7 Job Qualifications For Intrapreneurs In Any Company

Intrapreneurship-qualificationsEvery mature company I know is looking for more innovation from within. They are painfully aware that tenure on the list of S&P companies is shrinking – from thirty-three years back in 1964, down to twenty-four in 2016, and predicted to be just twelve by 2027. They need inside intrapreneurs who think and act like the outside entrepreneurs who are disrupting their business.

I have seen this happening firsthand from my years of experience in several big-name companies, including IBM and Fujitsu. In my view, success starts with nurturing and bringing in the right people to make it happen, or being one of the right people from within if you want your career to blossom.
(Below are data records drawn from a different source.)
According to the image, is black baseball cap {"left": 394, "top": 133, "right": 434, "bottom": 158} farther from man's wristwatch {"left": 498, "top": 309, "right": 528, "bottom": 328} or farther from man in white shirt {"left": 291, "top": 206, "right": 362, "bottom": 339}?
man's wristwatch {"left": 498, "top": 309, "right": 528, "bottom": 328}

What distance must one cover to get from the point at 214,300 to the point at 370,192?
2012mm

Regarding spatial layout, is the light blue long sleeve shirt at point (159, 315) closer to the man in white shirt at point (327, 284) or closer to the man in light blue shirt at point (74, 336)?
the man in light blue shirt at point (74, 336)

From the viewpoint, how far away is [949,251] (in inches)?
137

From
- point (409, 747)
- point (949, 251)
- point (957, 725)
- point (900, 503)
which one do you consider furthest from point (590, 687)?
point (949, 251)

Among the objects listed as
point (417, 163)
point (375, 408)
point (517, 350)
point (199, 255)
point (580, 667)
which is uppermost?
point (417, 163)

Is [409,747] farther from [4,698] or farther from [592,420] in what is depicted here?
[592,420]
I just completed a new book on this challenge, “Disrupt-It-Yourself,” by Simone Bhan Ahuja, which includes a great summary of the required attributes to maximize your success potential in this area. I don’t believe that any of these requires a birthright, and all can be adopted or learned by anyone, so I encourage you to take a hard look at your own interests and key team members:

  1. Action trumps ideas and more analysis every time. Real change comes from people who are obsessed with action, not ideas. Thinking and analysis without execution feels like zero cost to existing organizations, but it actually ignores the opportunity cost lost. If you act, you learn from other people, especially customers, and you build momentum.

  2. Focused on progress rather than process. Most entrepreneurs realize that for early stage startups, process is the enemy of progress, slowing you down when you're trying to move forward. But more mature companies have learned that scaling a business requires process, so the focus changes. Intrapreneurs have to always think like entrepreneurs.

  3. Relishes the opportunity to learn from problems. Corporate environments tend to treat problems as failures, rather than opportunities. People are trained to avoid change, and stick with the safer status quo. True entrepreneurs, like Thomas Edison, realize that the biggest innovations come from solving problems, such as failing light bulb filaments.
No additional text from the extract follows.